(A run of records)
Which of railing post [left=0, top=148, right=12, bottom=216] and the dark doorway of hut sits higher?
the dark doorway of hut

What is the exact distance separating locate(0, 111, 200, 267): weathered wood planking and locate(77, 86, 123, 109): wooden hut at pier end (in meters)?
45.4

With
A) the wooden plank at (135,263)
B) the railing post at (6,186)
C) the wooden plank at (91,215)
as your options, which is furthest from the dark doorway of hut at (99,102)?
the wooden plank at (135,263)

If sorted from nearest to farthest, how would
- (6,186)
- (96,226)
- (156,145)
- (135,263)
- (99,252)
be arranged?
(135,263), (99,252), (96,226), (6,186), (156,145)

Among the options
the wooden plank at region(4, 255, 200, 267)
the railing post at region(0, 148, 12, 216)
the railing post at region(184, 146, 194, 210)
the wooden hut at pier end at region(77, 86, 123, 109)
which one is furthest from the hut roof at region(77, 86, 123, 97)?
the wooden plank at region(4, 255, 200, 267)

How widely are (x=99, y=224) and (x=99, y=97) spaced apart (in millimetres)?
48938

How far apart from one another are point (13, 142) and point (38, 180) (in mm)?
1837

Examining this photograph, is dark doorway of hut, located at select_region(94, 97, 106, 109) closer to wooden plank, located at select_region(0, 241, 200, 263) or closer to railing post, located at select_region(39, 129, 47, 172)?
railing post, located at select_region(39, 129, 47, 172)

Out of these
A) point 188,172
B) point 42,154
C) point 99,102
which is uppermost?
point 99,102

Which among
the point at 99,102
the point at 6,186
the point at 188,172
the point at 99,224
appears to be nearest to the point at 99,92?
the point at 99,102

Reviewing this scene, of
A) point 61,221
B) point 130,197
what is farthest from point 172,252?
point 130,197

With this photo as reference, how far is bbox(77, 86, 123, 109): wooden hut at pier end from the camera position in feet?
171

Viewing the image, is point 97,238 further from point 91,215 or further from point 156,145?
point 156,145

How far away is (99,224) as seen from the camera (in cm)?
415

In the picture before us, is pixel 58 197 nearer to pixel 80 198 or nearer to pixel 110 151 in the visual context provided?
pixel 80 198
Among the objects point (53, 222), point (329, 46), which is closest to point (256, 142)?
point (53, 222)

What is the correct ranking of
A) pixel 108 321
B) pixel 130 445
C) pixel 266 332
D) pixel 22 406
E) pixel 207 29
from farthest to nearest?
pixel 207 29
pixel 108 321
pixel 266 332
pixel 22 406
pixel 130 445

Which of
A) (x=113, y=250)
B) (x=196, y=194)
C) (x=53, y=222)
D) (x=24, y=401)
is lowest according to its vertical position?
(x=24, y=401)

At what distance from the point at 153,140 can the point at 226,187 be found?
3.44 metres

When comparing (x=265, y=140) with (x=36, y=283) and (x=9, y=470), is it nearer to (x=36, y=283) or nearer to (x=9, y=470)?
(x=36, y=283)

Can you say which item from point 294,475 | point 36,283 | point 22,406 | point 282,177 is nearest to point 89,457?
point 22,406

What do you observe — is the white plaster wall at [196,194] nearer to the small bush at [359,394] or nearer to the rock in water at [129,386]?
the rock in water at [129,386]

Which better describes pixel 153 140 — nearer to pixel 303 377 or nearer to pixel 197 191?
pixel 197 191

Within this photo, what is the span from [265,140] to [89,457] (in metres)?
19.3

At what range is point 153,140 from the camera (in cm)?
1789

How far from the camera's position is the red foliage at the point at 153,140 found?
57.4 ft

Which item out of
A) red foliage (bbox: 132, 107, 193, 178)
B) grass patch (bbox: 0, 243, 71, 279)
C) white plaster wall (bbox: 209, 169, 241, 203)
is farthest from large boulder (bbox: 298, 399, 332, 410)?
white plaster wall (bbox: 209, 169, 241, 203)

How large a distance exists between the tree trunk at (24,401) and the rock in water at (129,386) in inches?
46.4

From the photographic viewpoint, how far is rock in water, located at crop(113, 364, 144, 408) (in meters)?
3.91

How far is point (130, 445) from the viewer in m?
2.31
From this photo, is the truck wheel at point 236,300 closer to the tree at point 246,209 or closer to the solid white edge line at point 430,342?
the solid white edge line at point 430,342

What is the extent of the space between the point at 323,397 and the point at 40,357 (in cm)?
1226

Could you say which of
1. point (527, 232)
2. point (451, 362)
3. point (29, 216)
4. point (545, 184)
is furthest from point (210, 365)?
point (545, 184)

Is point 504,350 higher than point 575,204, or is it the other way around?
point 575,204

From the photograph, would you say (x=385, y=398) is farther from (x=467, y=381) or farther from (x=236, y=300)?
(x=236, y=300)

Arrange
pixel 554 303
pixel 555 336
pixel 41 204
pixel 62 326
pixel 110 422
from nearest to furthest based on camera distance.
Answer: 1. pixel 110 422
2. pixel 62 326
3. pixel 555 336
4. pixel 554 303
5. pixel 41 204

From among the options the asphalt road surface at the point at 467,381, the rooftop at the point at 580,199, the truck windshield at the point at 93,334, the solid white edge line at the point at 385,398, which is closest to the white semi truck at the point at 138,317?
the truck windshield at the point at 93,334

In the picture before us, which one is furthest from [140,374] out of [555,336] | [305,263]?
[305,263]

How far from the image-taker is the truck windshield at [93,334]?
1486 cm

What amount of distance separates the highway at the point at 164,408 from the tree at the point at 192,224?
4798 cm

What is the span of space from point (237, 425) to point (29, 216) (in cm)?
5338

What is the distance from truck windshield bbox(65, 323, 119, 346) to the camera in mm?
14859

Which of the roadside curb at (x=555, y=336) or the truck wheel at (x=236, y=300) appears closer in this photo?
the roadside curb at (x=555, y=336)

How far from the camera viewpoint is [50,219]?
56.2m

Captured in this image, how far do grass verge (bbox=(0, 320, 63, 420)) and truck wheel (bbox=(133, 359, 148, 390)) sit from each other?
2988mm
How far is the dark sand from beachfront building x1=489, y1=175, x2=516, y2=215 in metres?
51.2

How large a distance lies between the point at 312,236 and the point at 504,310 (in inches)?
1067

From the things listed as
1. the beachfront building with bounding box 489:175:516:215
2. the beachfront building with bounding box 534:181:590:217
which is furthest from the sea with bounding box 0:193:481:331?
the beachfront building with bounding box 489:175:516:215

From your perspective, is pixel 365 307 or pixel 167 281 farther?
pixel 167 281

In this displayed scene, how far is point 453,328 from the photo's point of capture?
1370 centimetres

**AIM:** Write out the entries in full, exactly as given.

**RESULT FOR THIS EXERCISE:**
Which of railing post [left=0, top=148, right=12, bottom=216] and the dark doorway of hut sits higher?
the dark doorway of hut

What is the exact distance separating locate(0, 111, 200, 267): weathered wood planking and locate(77, 86, 123, 109): wooden hut at pier end (in meters)?
45.4

With
A) the wooden plank at (135,263)
B) the railing post at (6,186)
C) the wooden plank at (91,215)
as your options, which is furthest from the dark doorway of hut at (99,102)?
the wooden plank at (135,263)

If sorted from nearest to farthest, how would
- (6,186)
- (96,226)
- (156,145)
- (135,263)
- (99,252)
be arranged?
(135,263), (99,252), (96,226), (6,186), (156,145)

Among the options
the wooden plank at region(4, 255, 200, 267)
the railing post at region(0, 148, 12, 216)
the railing post at region(184, 146, 194, 210)
the wooden hut at pier end at region(77, 86, 123, 109)
which one is furthest from the hut roof at region(77, 86, 123, 97)?
the wooden plank at region(4, 255, 200, 267)

How widely are (x=99, y=224) and (x=99, y=97) spaced apart (in millimetres)?
48938

How far apart from one another are point (13, 142) and point (38, 180) (in mm)?
1837

Examining this photograph, is dark doorway of hut, located at select_region(94, 97, 106, 109) closer to wooden plank, located at select_region(0, 241, 200, 263) or closer to railing post, located at select_region(39, 129, 47, 172)?
railing post, located at select_region(39, 129, 47, 172)

Out of these
A) point 188,172
B) point 42,154
C) point 99,102
which is uppermost?
point 99,102

Which among
the point at 99,102
the point at 6,186
the point at 188,172
the point at 99,224
appears to be nearest to the point at 99,92?
the point at 99,102

Reviewing this scene, of
A) point 61,221
B) point 130,197
what is farthest from point 172,252?
point 130,197

With this photo as reference, how far is bbox(77, 86, 123, 109): wooden hut at pier end from the camera position in feet?
171

Viewing the image, is point 97,238 further from point 91,215 or further from point 156,145?
point 156,145

How far away is (99,224) as seen from the camera (in cm)?
415

In the picture before us, is pixel 58 197 nearer to pixel 80 198 or nearer to pixel 110 151 in the visual context provided?
pixel 80 198
Among the objects point (53, 222), point (329, 46), which is closest to point (256, 142)?
point (53, 222)

What is the correct ranking of
A) pixel 108 321
B) pixel 130 445
C) pixel 266 332
D) pixel 22 406
E) pixel 207 29
from farthest to nearest?
pixel 207 29
pixel 108 321
pixel 266 332
pixel 22 406
pixel 130 445

Which of
A) (x=113, y=250)
B) (x=196, y=194)
C) (x=53, y=222)
D) (x=24, y=401)
is lowest according to its vertical position?
(x=24, y=401)

At what distance from the point at 153,140 can the point at 226,187 be found?
3.44 metres

When comparing (x=265, y=140) with (x=36, y=283) and (x=9, y=470), is it nearer to (x=36, y=283) or nearer to (x=9, y=470)?
(x=36, y=283)

Can you say which item from point 294,475 | point 36,283 | point 22,406 | point 282,177 is nearest to point 89,457?
point 22,406

What do you observe — is the white plaster wall at [196,194] nearer to the small bush at [359,394] or nearer to the rock in water at [129,386]?
the rock in water at [129,386]

Which better describes pixel 153 140 — nearer to pixel 303 377 or nearer to pixel 197 191?
pixel 197 191

Within this photo, what is the span from [265,140] to [89,457] (in metres)?
19.3

At what range is point 153,140 from the camera (in cm)?
1789

How far from the camera's position is the red foliage at the point at 153,140 found?
57.4 ft

Which item out of
A) red foliage (bbox: 132, 107, 193, 178)
B) grass patch (bbox: 0, 243, 71, 279)
C) white plaster wall (bbox: 209, 169, 241, 203)
is farthest from large boulder (bbox: 298, 399, 332, 410)?
white plaster wall (bbox: 209, 169, 241, 203)

How large a distance exists between the tree trunk at (24,401) and the rock in water at (129,386) in inches?
46.4

From the photographic viewpoint, how far is rock in water, located at crop(113, 364, 144, 408) (in meters)?
3.91

How far is point (130, 445) from the viewer in m?
2.31
From this photo, is the truck wheel at point 236,300 closer to the tree at point 246,209 or closer to the solid white edge line at point 430,342?
the solid white edge line at point 430,342

What is the extent of the space between the point at 323,397 and the point at 40,357 (in cm)?
1226

Could you say which of
1. point (527, 232)
2. point (451, 362)
3. point (29, 216)
4. point (545, 184)
is furthest from point (210, 365)?
point (545, 184)

Is point 504,350 higher than point 575,204, or is it the other way around?
point 575,204

From the photograph, would you say (x=385, y=398) is farther from (x=467, y=381) or farther from (x=236, y=300)?
(x=236, y=300)

Arrange
pixel 554 303
pixel 555 336
pixel 41 204
pixel 62 326
pixel 110 422
from nearest to furthest based on camera distance.
Answer: 1. pixel 110 422
2. pixel 62 326
3. pixel 555 336
4. pixel 554 303
5. pixel 41 204

From among the options the asphalt road surface at the point at 467,381, the rooftop at the point at 580,199, the truck windshield at the point at 93,334, the solid white edge line at the point at 385,398, which is closest to the white semi truck at the point at 138,317?
the truck windshield at the point at 93,334

In the picture before us, which one is furthest from [140,374] out of [555,336] | [305,263]?
[305,263]

How far from the image-taker is the truck windshield at [93,334]?
1486 cm

What amount of distance separates the highway at the point at 164,408 from the tree at the point at 192,224?
4798 cm

What is the span of space from point (237, 425) to point (29, 216) (in cm)?
5338

What is the distance from truck windshield bbox(65, 323, 119, 346) to the camera in mm?
14859

Which of the roadside curb at (x=555, y=336) or the truck wheel at (x=236, y=300) appears closer in this photo?
the roadside curb at (x=555, y=336)

How far from the camera viewpoint is [50,219]?
56.2m

Captured in this image, how far do grass verge (bbox=(0, 320, 63, 420)) and truck wheel (bbox=(133, 359, 148, 390)) sit from each other?
2988mm
How far is the dark sand from beachfront building x1=489, y1=175, x2=516, y2=215 in metres?
51.2

How large a distance lies between the point at 312,236 and the point at 504,310 (in inches)?
1067

From the things listed as
1. the beachfront building with bounding box 489:175:516:215
2. the beachfront building with bounding box 534:181:590:217
which is furthest from the sea with bounding box 0:193:481:331?
the beachfront building with bounding box 489:175:516:215

From your perspective, is pixel 365 307 or pixel 167 281 farther?
pixel 167 281

In this displayed scene, how far is point 453,328 from the photo's point of capture?
1370 centimetres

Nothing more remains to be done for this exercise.